What does Europe’s recent football controversy teach us about investing? This article looks at how we apply those lessons in our investing strategy, including highlighting examples of how some companies consider their stakeholders.


On Sunday 18 April 2021 some of Europe’s richest football clubs stunned tens of millions of fans by announcing that they were quitting the UEFA Champions League to launch a new European Super League (ESL) after months or possibly even years of backroom conversations. More surprising, perhaps, was that within 48 hours the new league had been abandoned in the face of a barrage of opposition from fans, politicians and rival teams. If a week is a long time in politics, it proved to be even longer for a nascent football league.

Football is the world’s most popular sport, played by approximately 250 million people across 200 countries1. Over 3.6 billion people watched the 2018 FIFA World Cup held in Russia2. More than a game, however, it has become a huge global business – a business that this season provided a powerful reminder of the importance of considering all stakeholders when in pursuit of profit, something we consider in this letter.

At stake was potential control over $4 billion in broadcasting revenues3. Over the past 30 years, sport has been the fastest-growing segment of the entertainment business, and football has been the fastest-growing sport4. In 2010 the Champions League Final overtook the Super Bowl as the world’s most-watched sporting event4. The clubs that make up these competitions are strong franchises, demonstrated by growing ticket prices, estimated to have gone up by 3.5 times inflation between 1981 and 2016 without any perceptible impact on attendances6.

Through the ESL, in which the founding teams were to be guaranteed their places, the clubs intended to create a thoroughly unequal playing field. Under the Super League proposal a large part of the reward for achievement and consequences of failure would have become rather meaningless. Europe’s premier competition would have been contested by mostly the same clubs, safely kept there because they are rich, rather than because they are successful. At the top of these clubs were a small number of controlling shareholders who, blinded by strong franchises and extreme privilege, forgot that they, like all businesses, exist at the pleasure of their stakeholders.

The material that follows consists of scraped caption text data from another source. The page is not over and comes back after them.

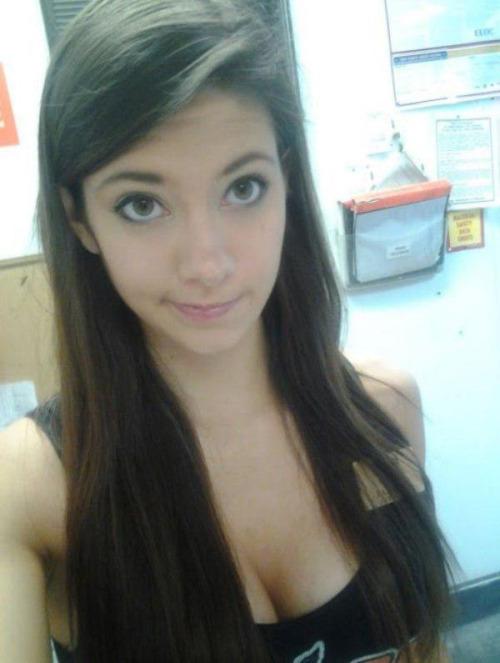 00 beau Morena adolescente 01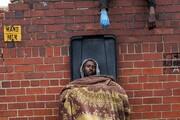 عکس | قرنطینه فقیرانه مردم آفریقا در سطل زباله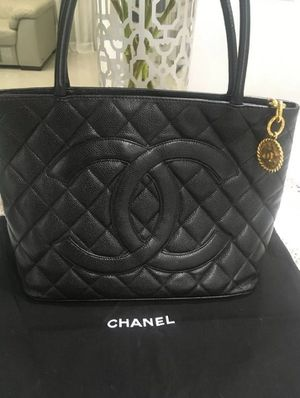 CHANEL Classic Style tote bag caviar skin black gold Metal parts for Sale in Dallas, TX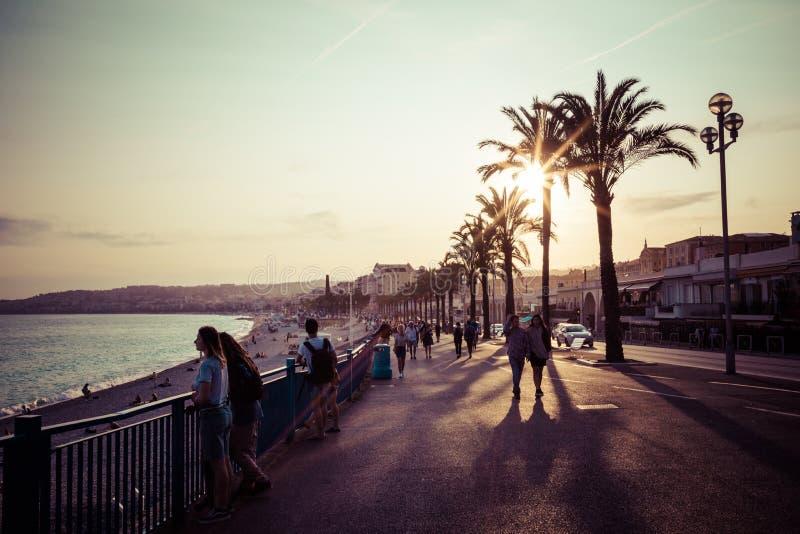 Niza en la tarde después de la puesta del sol Riviera francesa ` Azur, Francia de Provence-Alpes-Cote d fotos de archivo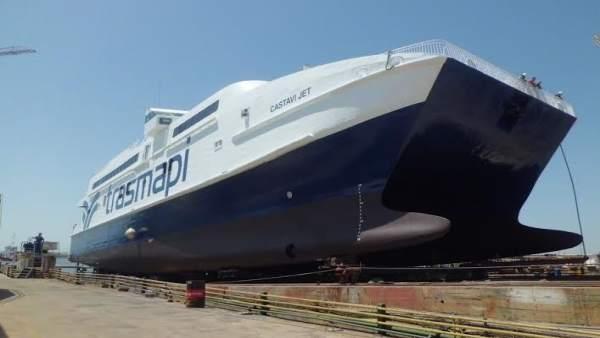 Catamarán reparado en los astilleros de Cotnsa en Huelva.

What followed was an outpouring of complaints from fans who took to social media, a flood of threats from the establishment the new league was upsetting and, never one to miss an opportunity, pulpit-thumping from politicians. When the owners realised their stakeholders were against them they began to climb down, issuing a number of open letters of apology. Dismissing the apologies, a Liverpool supporters’ group wrote that ‘the only reason they are sorry is because they have been caught out yet again’7, highlighting the reputational damage done.

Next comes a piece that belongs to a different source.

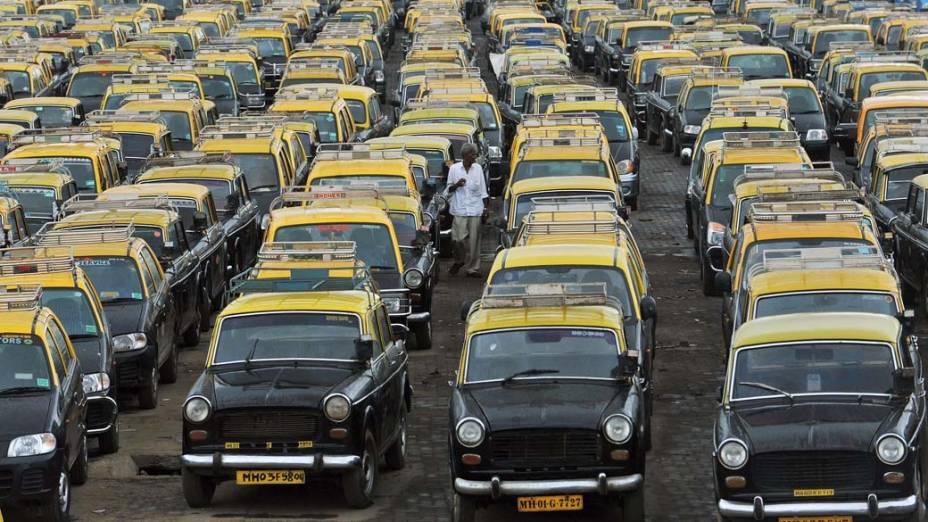 Taxista no estacionamento do aeroporto de Mumbai, na Índia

What’s this got to do with investing?

We see parallels across emerging markets, where business elites often believe that strong franchises somehow protect them from the wrath of their stakeholders. Jack Ma, the founder of China’s Alibaba, appeared blind to this reality when he openly criticised the state banking system in a public talk8. The government’s response was both swift and severe and led to the cancellation of Alipay’s IPO and probably permanent impairment to the investment that sits on Alibaba’s balance sheet.

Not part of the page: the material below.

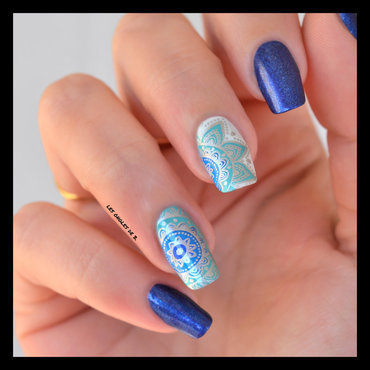 Stamping in blue nail art by Les ongles de B.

The shift towards populist politicians around the world heightens the risk to business owners as they seek to pillory those perceived to be responsible for inequity. In London, a Downing Street official told a senior football executive that the ESL was ‘“manna from heaven” as there appeared to be no political downside from opposing it’9. Threats of regulation, restrictions and taxes no doubt contributed to its collapse.

On that point, Peruvian voters appear to have elected a populist socialist as their new president. Pedro Castillo’s campaign slogan, ‘No more poor in a rich country’, highlights the growing dissatisfaction with elites that is being used to garner power across the world. Chile, long a bastion of conservative capitalism, is going through a slightly less radical but nonetheless significant rewriting of its constitution by elected left-wing representatives. We have long believed that excessive private profits from public goods such as water, oil, copper and perhaps even football are not sustainable and for that reason prefer to invest away from the spotlight in staples such as Compañía Cervecerías Unidas (CCU), Heineken’s partner in Chile, which although linked to a wealthy family is very aware of this and behaves accordingly.

Setting an example

The sense of privilege felt by many elites can blind business owners to the people on whom they depend. In India we prefer the humility of Tata Sons’ leadership to the showy wealth of the Ambani family, who control the Reliance Group. We like the fact that Tata is controlled by charitable trusts and run by the former CEO of one of the portfolio companies. The family scion, Ratan Tata is known for his low-key presence and is associated with the family’s philanthropy. This contrasts with Mukesh Ambani, one of whose homes is a 27-story skyscraper in Mumbai that cost nearly $1 billion10. His family was recently called out on social media for flouting pandemic restrictions, underlining that the same forces that led to the collapse of the ESL can turn against out-of-touch elites anywhere in the world.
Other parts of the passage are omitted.